Miguel Donoso Pareja, autor ecuatoriano, coordinador de talleres literarios, realiza un ejercicio con los aspirantes a escritores, que consiste en efectuar una creación a partir de ese texto. Explica que lo hace por dos razones: porque en esa oración hay una historia completa, con planteamiento, nudo y desenlace, y porque fue gracias a Monterroso que comenzó a coordinar un taller literario en México.

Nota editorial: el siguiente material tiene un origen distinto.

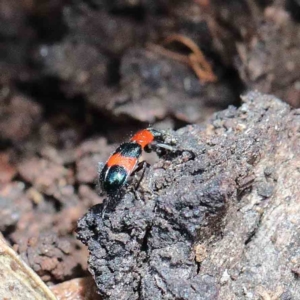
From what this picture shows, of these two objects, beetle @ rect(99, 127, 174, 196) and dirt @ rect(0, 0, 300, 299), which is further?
beetle @ rect(99, 127, 174, 196)

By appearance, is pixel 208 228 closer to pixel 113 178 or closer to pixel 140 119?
pixel 113 178

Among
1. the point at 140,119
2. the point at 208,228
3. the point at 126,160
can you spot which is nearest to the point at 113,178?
the point at 126,160

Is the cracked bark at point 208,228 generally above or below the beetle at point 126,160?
below

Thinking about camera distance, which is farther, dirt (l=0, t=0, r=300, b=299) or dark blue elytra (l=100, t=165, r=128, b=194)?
dark blue elytra (l=100, t=165, r=128, b=194)

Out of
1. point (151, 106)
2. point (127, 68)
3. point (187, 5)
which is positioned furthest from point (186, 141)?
point (187, 5)

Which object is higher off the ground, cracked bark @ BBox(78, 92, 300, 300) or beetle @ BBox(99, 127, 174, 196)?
beetle @ BBox(99, 127, 174, 196)

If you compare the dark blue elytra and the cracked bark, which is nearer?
the cracked bark

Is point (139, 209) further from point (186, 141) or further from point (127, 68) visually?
point (127, 68)
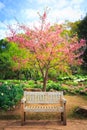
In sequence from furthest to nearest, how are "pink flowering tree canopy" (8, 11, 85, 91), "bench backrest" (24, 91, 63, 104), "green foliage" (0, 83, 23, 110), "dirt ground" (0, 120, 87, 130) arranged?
"pink flowering tree canopy" (8, 11, 85, 91)
"green foliage" (0, 83, 23, 110)
"bench backrest" (24, 91, 63, 104)
"dirt ground" (0, 120, 87, 130)

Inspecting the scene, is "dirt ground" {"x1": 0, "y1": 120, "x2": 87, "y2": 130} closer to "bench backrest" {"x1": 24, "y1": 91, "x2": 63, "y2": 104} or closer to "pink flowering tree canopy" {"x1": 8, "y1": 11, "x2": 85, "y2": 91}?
"bench backrest" {"x1": 24, "y1": 91, "x2": 63, "y2": 104}

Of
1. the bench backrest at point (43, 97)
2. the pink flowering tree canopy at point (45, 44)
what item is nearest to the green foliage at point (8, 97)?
the bench backrest at point (43, 97)

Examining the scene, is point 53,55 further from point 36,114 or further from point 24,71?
point 24,71

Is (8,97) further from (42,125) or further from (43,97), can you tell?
(42,125)

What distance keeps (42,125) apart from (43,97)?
106 cm

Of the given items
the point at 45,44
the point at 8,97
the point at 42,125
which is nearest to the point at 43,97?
the point at 42,125

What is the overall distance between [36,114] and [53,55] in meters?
2.95

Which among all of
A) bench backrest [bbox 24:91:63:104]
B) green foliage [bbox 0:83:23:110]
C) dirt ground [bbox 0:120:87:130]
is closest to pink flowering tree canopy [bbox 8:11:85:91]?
green foliage [bbox 0:83:23:110]

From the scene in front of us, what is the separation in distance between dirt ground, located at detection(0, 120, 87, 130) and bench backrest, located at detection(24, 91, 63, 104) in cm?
67

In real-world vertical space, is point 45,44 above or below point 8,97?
above

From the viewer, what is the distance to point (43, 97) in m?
7.21

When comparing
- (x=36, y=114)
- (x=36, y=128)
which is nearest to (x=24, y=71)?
(x=36, y=114)

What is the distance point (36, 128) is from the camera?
6133 millimetres

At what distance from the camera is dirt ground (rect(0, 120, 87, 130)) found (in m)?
6.16
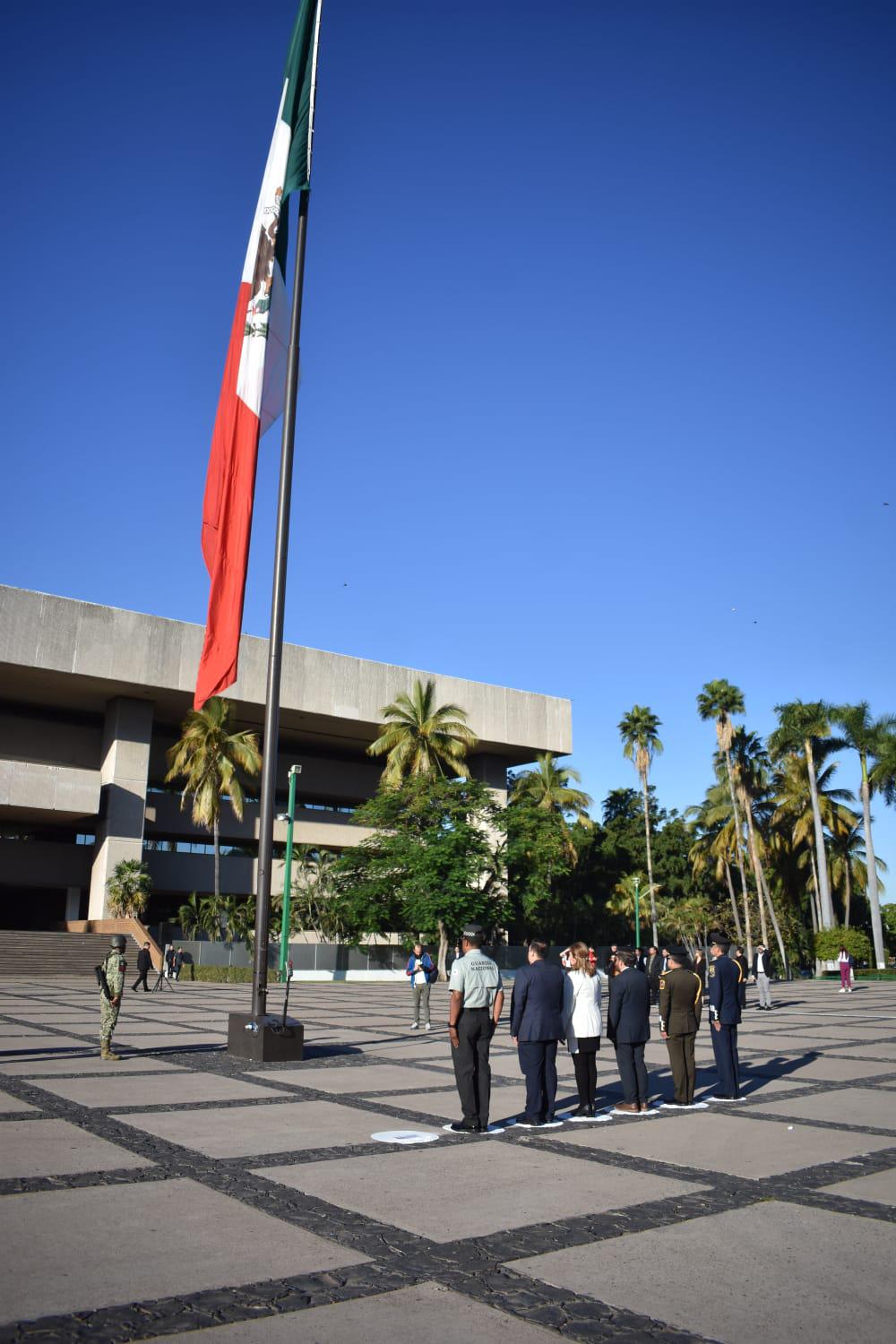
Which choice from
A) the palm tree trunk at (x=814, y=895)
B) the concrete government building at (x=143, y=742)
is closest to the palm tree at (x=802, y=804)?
the palm tree trunk at (x=814, y=895)

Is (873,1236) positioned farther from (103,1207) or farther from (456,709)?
(456,709)

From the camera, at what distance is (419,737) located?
1897 inches

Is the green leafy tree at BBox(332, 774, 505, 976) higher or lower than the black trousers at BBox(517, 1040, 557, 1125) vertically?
higher

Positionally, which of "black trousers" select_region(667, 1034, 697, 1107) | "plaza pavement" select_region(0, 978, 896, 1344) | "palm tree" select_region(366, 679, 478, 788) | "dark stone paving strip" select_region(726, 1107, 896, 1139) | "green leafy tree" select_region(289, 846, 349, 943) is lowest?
"dark stone paving strip" select_region(726, 1107, 896, 1139)

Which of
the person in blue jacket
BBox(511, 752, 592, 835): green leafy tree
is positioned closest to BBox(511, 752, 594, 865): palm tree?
BBox(511, 752, 592, 835): green leafy tree

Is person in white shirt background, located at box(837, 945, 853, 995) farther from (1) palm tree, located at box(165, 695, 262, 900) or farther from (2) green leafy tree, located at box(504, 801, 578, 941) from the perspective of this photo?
(1) palm tree, located at box(165, 695, 262, 900)

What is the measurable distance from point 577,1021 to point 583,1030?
10 centimetres

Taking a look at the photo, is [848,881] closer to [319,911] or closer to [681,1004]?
[319,911]

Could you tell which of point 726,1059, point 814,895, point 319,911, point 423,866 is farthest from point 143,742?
point 814,895

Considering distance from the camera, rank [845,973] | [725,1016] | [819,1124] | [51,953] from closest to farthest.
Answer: [819,1124]
[725,1016]
[845,973]
[51,953]

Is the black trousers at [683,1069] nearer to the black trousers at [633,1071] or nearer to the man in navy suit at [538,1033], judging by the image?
the black trousers at [633,1071]

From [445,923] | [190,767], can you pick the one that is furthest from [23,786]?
[445,923]

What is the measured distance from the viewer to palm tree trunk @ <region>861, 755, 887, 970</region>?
52.9 m

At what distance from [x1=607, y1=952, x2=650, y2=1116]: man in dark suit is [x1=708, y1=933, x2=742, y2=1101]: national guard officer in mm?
904
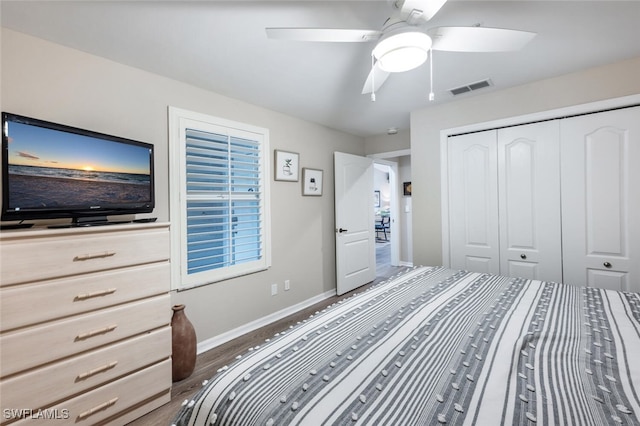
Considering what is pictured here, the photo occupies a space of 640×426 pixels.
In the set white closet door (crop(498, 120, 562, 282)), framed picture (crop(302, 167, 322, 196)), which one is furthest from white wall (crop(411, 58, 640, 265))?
framed picture (crop(302, 167, 322, 196))

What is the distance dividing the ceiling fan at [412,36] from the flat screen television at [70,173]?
1300 millimetres

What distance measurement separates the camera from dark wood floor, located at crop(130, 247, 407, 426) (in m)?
1.76

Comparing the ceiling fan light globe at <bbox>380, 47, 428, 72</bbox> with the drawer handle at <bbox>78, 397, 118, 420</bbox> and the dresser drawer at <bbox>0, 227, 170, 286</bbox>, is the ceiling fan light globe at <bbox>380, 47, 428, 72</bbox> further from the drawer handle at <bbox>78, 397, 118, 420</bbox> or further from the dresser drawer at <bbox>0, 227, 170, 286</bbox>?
the drawer handle at <bbox>78, 397, 118, 420</bbox>

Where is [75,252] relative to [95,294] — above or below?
above

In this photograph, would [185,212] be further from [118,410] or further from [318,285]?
[318,285]

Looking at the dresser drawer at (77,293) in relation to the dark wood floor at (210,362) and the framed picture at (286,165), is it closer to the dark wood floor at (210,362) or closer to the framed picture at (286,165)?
the dark wood floor at (210,362)

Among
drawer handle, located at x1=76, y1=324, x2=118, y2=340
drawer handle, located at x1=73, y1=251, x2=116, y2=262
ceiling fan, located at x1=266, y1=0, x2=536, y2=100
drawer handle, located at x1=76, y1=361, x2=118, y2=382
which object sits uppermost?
ceiling fan, located at x1=266, y1=0, x2=536, y2=100

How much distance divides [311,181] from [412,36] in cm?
237

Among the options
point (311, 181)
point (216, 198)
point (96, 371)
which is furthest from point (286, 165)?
point (96, 371)

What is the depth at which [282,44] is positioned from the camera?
1.87 metres

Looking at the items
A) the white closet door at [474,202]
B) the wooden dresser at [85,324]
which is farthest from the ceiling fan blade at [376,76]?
the wooden dresser at [85,324]

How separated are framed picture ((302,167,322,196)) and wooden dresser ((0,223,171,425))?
6.34 ft

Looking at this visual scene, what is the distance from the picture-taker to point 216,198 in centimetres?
262

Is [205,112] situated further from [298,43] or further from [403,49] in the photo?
[403,49]
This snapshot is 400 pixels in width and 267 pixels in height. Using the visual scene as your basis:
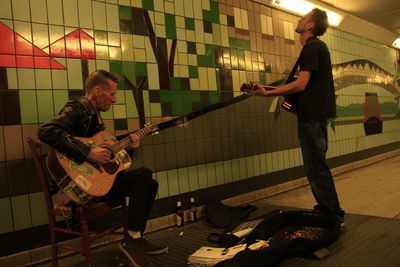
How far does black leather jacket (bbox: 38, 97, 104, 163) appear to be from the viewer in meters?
1.79

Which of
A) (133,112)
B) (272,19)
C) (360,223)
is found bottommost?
(360,223)

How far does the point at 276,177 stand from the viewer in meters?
4.14

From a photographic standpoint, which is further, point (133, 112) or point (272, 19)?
point (272, 19)

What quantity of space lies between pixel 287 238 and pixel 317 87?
1.24 meters

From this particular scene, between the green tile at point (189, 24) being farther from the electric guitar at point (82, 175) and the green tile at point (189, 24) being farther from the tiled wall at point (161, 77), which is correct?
the electric guitar at point (82, 175)

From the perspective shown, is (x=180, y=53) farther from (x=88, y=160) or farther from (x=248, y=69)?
(x=88, y=160)

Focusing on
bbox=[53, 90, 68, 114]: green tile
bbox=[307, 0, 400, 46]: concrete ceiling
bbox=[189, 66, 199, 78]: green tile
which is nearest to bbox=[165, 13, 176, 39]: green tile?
bbox=[189, 66, 199, 78]: green tile

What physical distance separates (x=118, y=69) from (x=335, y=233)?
2.14m

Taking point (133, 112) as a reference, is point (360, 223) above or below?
below

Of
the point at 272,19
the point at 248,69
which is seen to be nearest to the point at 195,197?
the point at 248,69

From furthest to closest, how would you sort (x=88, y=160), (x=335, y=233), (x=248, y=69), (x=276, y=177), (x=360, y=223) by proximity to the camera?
(x=276, y=177)
(x=248, y=69)
(x=360, y=223)
(x=335, y=233)
(x=88, y=160)

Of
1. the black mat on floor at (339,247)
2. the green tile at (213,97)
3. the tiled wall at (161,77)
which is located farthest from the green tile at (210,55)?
the black mat on floor at (339,247)

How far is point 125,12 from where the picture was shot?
9.12 feet

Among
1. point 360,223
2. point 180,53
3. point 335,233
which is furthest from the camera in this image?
point 180,53
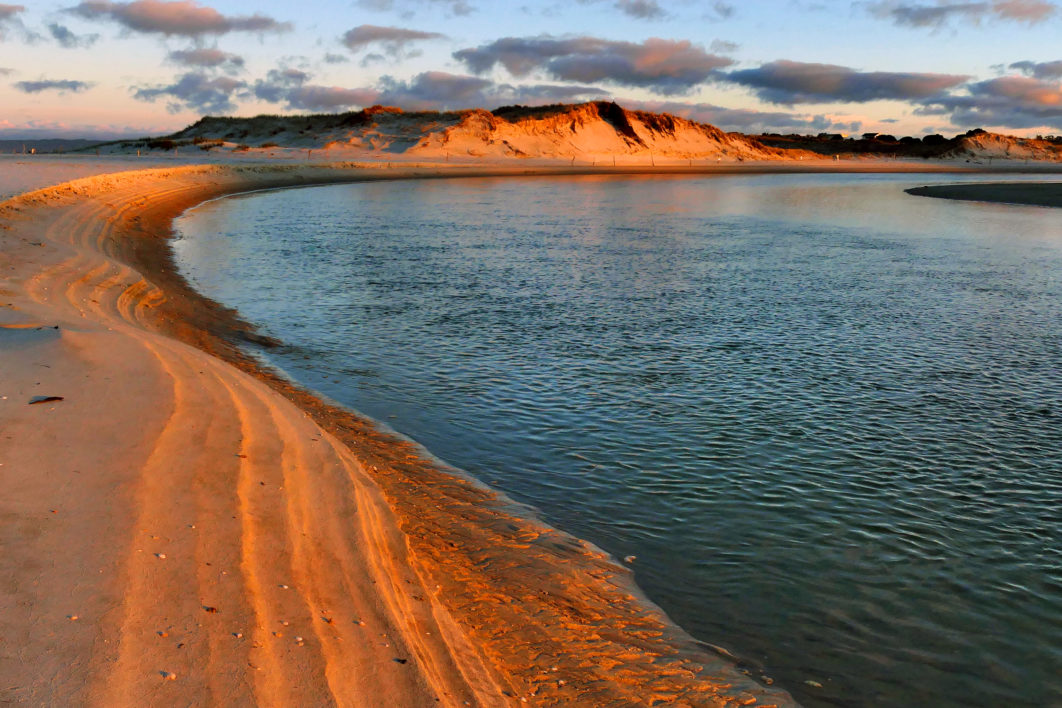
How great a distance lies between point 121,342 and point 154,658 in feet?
19.3

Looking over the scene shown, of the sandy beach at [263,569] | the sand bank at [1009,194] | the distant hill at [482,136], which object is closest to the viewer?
the sandy beach at [263,569]

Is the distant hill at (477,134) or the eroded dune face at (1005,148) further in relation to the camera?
the eroded dune face at (1005,148)

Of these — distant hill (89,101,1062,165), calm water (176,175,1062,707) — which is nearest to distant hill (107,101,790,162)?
distant hill (89,101,1062,165)

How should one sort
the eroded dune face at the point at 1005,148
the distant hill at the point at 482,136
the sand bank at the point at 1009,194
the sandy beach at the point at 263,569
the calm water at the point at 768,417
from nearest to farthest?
the sandy beach at the point at 263,569 → the calm water at the point at 768,417 → the sand bank at the point at 1009,194 → the distant hill at the point at 482,136 → the eroded dune face at the point at 1005,148

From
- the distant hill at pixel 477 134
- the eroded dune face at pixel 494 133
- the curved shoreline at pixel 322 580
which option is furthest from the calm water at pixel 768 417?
the eroded dune face at pixel 494 133

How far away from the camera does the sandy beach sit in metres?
3.48

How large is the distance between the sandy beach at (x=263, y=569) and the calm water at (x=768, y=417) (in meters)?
0.60

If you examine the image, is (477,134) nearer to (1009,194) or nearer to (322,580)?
(1009,194)

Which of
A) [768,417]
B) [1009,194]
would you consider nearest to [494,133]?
[1009,194]

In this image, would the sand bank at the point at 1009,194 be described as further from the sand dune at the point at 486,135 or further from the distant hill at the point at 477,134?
the distant hill at the point at 477,134

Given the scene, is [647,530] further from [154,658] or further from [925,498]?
[154,658]

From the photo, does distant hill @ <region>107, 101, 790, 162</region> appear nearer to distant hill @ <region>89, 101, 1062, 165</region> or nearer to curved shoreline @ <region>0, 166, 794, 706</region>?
distant hill @ <region>89, 101, 1062, 165</region>

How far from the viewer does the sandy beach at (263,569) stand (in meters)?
3.48

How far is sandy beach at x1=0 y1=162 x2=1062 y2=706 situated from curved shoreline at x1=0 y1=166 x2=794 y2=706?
0.01 metres
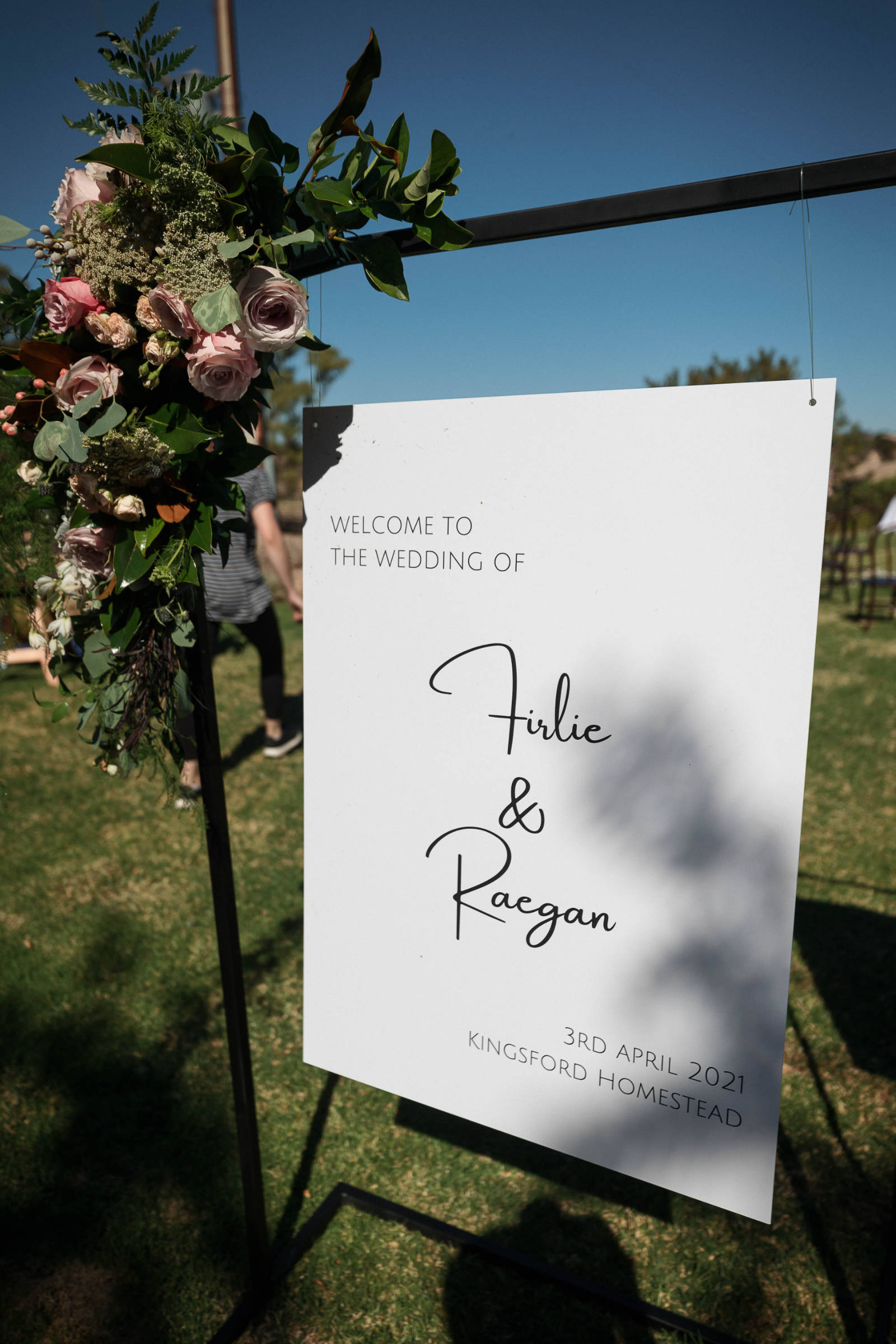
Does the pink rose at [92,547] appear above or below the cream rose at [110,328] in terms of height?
below

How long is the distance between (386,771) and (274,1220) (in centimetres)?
119

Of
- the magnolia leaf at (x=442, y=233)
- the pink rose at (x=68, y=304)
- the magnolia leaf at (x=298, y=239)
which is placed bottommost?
the pink rose at (x=68, y=304)

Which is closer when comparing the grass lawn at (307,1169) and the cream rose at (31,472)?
the cream rose at (31,472)

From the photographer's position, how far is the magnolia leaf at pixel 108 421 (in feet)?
3.53

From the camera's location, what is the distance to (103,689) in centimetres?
131

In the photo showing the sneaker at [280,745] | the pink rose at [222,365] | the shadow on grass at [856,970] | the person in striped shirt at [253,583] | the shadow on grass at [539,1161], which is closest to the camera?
the pink rose at [222,365]

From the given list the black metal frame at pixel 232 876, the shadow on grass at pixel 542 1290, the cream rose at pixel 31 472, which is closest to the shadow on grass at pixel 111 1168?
the black metal frame at pixel 232 876

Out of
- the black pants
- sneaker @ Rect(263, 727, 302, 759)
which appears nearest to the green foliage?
the black pants

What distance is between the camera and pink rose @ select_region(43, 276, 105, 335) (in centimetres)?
107

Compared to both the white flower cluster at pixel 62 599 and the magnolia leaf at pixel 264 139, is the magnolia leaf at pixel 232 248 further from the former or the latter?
the white flower cluster at pixel 62 599

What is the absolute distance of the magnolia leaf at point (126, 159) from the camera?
96cm

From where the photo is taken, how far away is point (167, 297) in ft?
3.41

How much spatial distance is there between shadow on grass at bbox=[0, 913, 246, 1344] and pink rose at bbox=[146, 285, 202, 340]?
1818 millimetres

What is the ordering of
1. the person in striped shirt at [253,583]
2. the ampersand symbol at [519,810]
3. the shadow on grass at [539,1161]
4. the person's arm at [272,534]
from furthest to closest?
the person's arm at [272,534]
the person in striped shirt at [253,583]
the shadow on grass at [539,1161]
the ampersand symbol at [519,810]
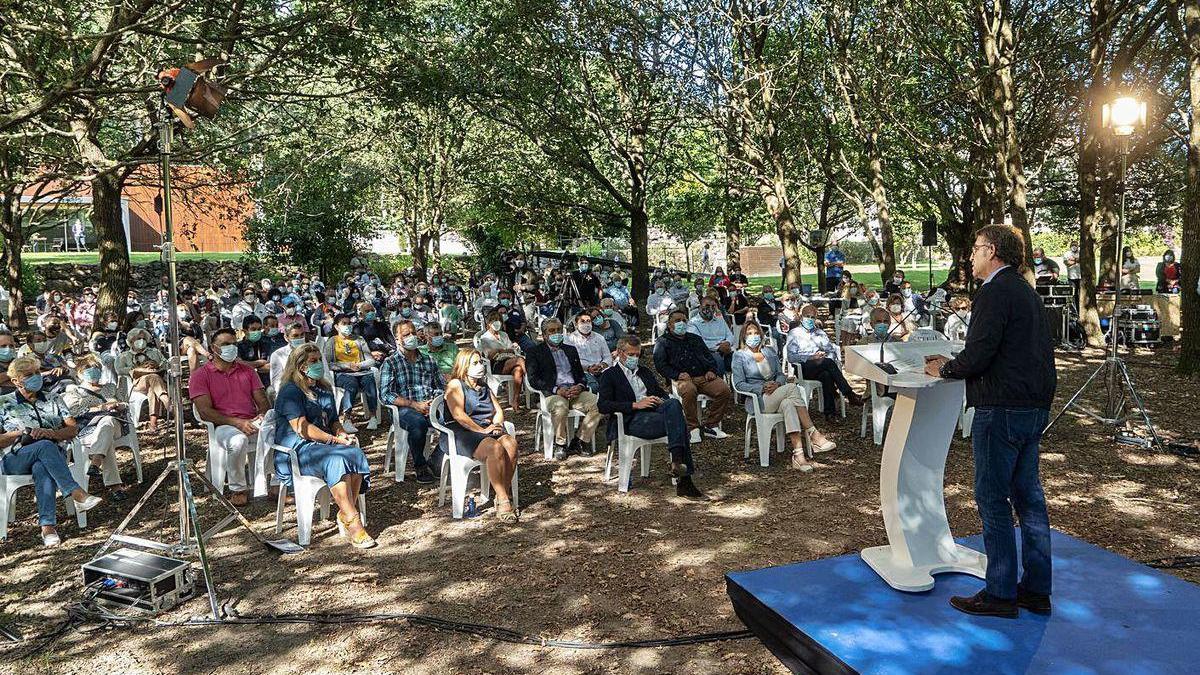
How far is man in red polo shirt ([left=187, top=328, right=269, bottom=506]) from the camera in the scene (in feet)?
21.8

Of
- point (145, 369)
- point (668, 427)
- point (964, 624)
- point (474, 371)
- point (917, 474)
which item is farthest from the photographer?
point (145, 369)

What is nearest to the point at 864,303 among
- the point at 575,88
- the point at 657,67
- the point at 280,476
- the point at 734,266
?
the point at 734,266

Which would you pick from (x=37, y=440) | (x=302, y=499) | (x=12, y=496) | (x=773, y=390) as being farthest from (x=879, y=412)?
(x=12, y=496)

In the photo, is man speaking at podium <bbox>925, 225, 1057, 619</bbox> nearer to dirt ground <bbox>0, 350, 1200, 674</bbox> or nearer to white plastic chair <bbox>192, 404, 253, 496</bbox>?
dirt ground <bbox>0, 350, 1200, 674</bbox>

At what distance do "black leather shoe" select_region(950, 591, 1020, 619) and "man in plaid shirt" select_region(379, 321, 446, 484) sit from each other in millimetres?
4395

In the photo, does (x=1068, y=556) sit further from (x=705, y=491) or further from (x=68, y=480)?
(x=68, y=480)

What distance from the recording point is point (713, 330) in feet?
Result: 32.7

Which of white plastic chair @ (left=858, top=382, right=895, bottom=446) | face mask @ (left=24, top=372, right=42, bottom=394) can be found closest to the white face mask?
face mask @ (left=24, top=372, right=42, bottom=394)

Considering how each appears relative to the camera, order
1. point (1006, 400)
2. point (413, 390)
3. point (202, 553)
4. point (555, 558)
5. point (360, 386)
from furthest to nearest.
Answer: point (360, 386)
point (413, 390)
point (555, 558)
point (202, 553)
point (1006, 400)

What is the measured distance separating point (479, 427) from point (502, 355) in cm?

“... estaba mareado, tenía náuseas. Se retiró hacia un sofá y se tiró sobre él con pesadez. Contempló a su madre y se vio a sí mismo. Estuvo así mucho tiempo, hasta que se quedó dormido. Y cuando despertó, el dinosaurio todavía estaba allí. Los gritos y frases de sus hermanos lo confundían más...”.
María Elena Junco
Tallerista
“... la pesadilla se perdió en el agujero del miedo, pero cuando despertó, el dinosaurio todavía estaba allí, había detenido el abaniqueo y, tranquilo sobre su flanco, soñaba con el joven pastor que con la cola espantaba sus celos...”.
Juan Carlos Cucalón
Tallerista
“... Me siento obsesiva como el personaje del cuento de Monterroso, que dice que cuando despertó, el dinosaurio todavía estaba allí. Yo experimento esa misma fijación. Dormida o despierta, mi primer y último pensamiento están vinculados a ti...”.
Lola Márquez
Tallerista
“... cuando despertó, el dinosaurio todavía estaba allí. Había llegado a las siete, venía de estar con la jovencita, de soportar sus chiquilladas...”.